To completely rule out the possibility of buffer credit starvation on the ISL links, during a maintenance window, I have doubled the amount of buffer credits:
- With the portcfgeportcredits command for normal ISLs
- With the portcfglongdistance command for LS-ports (by doubling the distance)
This did not at all change anything, the situation is still exactly the same.
I don't feel that there is much more that I could investigate from a SAN perspective.
I feel like the problem is probably situated at server level (AIX OS level or TSM application level).
However, the only observation that I can make on the SAN side is that the tim_txcrd_z counter constantly goes up with big numbers on the F_Ports that connect to the 2 server HBAs that handle the tape traffic, and I can't really explain why.

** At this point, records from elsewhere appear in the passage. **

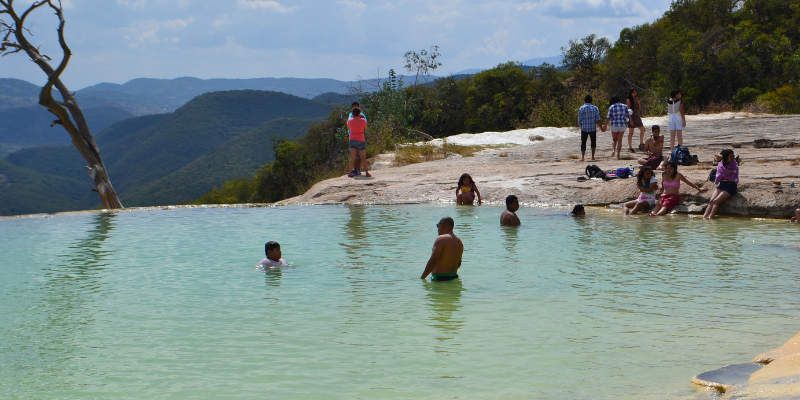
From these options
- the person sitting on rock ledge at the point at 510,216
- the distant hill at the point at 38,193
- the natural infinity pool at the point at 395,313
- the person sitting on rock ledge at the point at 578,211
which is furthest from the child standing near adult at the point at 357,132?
the distant hill at the point at 38,193

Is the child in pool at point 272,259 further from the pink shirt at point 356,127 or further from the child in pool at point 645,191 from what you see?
the pink shirt at point 356,127

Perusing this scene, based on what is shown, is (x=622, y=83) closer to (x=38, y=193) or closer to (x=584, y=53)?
(x=584, y=53)

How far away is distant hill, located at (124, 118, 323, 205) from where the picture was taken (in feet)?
353

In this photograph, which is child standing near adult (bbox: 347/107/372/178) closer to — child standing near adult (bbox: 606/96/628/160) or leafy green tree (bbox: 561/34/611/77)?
child standing near adult (bbox: 606/96/628/160)

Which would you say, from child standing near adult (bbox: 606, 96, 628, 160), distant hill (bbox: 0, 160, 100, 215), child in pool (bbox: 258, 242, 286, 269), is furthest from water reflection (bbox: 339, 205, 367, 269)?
distant hill (bbox: 0, 160, 100, 215)

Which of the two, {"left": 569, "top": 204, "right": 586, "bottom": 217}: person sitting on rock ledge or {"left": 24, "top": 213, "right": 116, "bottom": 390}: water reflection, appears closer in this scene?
{"left": 24, "top": 213, "right": 116, "bottom": 390}: water reflection

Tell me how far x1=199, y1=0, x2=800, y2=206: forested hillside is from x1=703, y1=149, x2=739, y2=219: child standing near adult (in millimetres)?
13024

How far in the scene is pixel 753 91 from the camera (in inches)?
1286

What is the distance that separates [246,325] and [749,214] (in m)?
9.59

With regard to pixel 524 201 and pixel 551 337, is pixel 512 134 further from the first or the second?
pixel 551 337

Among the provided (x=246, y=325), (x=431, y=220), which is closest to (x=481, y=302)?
(x=246, y=325)

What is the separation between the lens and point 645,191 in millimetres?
12672

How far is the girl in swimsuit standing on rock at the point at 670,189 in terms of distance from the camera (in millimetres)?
12219

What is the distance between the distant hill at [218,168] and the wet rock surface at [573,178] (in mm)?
86907
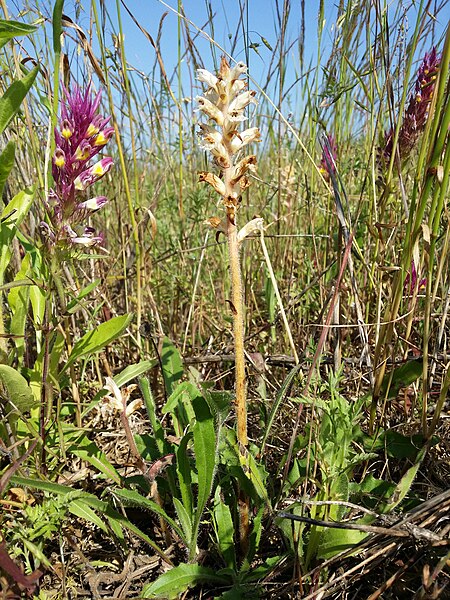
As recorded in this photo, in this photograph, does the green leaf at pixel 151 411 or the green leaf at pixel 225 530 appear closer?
the green leaf at pixel 225 530

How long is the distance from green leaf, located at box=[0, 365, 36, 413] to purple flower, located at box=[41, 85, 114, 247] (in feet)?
1.20

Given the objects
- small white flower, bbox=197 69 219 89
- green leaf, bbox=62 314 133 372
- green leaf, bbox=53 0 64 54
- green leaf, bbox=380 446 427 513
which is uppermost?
green leaf, bbox=53 0 64 54

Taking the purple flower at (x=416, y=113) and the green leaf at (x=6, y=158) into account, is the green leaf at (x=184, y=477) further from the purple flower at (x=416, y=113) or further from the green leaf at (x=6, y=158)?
the purple flower at (x=416, y=113)

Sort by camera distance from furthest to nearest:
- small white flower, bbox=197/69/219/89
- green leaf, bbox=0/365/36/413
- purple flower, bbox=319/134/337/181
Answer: purple flower, bbox=319/134/337/181
green leaf, bbox=0/365/36/413
small white flower, bbox=197/69/219/89

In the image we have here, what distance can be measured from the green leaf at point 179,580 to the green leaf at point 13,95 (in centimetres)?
115

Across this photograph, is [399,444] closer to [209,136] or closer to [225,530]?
[225,530]

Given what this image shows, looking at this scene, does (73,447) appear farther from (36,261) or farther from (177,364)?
(36,261)

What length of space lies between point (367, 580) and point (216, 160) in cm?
105

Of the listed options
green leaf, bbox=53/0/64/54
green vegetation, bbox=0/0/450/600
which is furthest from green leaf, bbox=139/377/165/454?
green leaf, bbox=53/0/64/54

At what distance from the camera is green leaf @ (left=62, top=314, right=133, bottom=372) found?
146 centimetres

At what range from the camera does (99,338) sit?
1501 mm

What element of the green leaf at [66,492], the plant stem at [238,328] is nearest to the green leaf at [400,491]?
the plant stem at [238,328]

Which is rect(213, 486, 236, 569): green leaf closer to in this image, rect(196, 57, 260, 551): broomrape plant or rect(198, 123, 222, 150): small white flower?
rect(196, 57, 260, 551): broomrape plant

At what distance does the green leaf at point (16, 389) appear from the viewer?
4.12ft
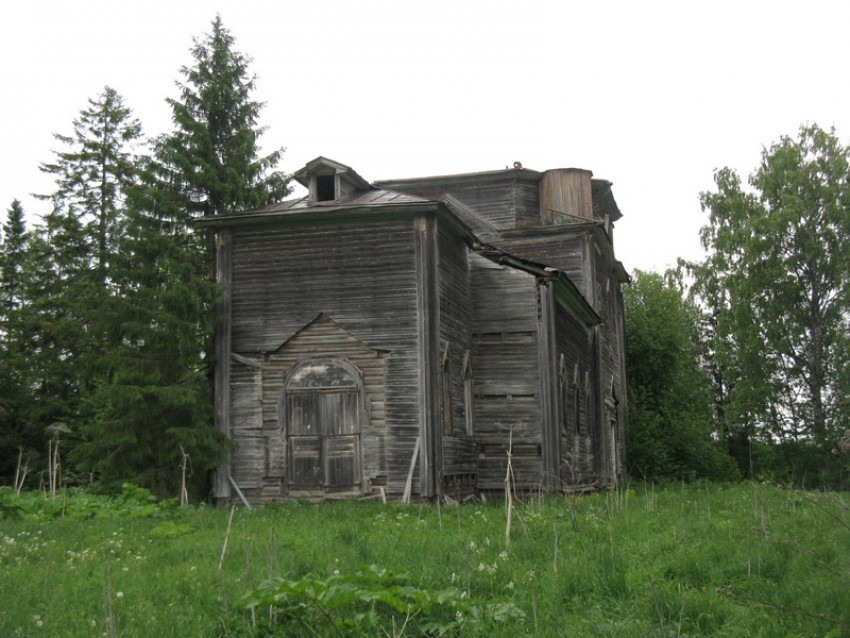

Could this be caused by a bottleneck on the TSM (AIX) server itself?
Any ideas are welcome :)
03-19-2015 08:08 AM
I have encountered the same type of a problem within our data center no long distance ISL's involved. The problem turned out to be the one of the tapes drives wonderful slow draining device. The problem I had finally resulted in discarded c3 frames which helped to isloate the problem. I would be something to dig into.
03-23-2015 08:04 AM
you might wanna have a look at additional options you can set on that port
i had to add ostp option (open systems tape pipelining) and also had to set the fastwrite option (to my 360k san over ip connection)
here you can find additional infos
i need to go but will check back tomorrow if my answer was what you have been looking for or if additonal question arise
04-02-2015 12:46 AM
Thanks a lot for the suggestions.
I've checked the information about ostp and fastwrite, but it seems that these are only to be used when using FCIP for extending the fabric?
We're not using FCIP though, we are using DWDM lines, so I don't think it can help in this case.
04-08-2015 08:03 AM
A constant increase of tim_txcrd_z counter in the ports connected to the TSM HBAs indicate that there are periods of times that the switch cannot send frames to the HBA because there are no BB credits available. If this behavior increases, it could lead to Tx discards on the port.
You can ask the TSM Admin to perform an independent backup on each of the tapes to check the throughput achieved during Write operations and the opposite one to check it out during READs. If he gets a better performance, I would point at the TSM server itself as the bottleneck since it has to read from the tape in Library A an write it to the tape in library B.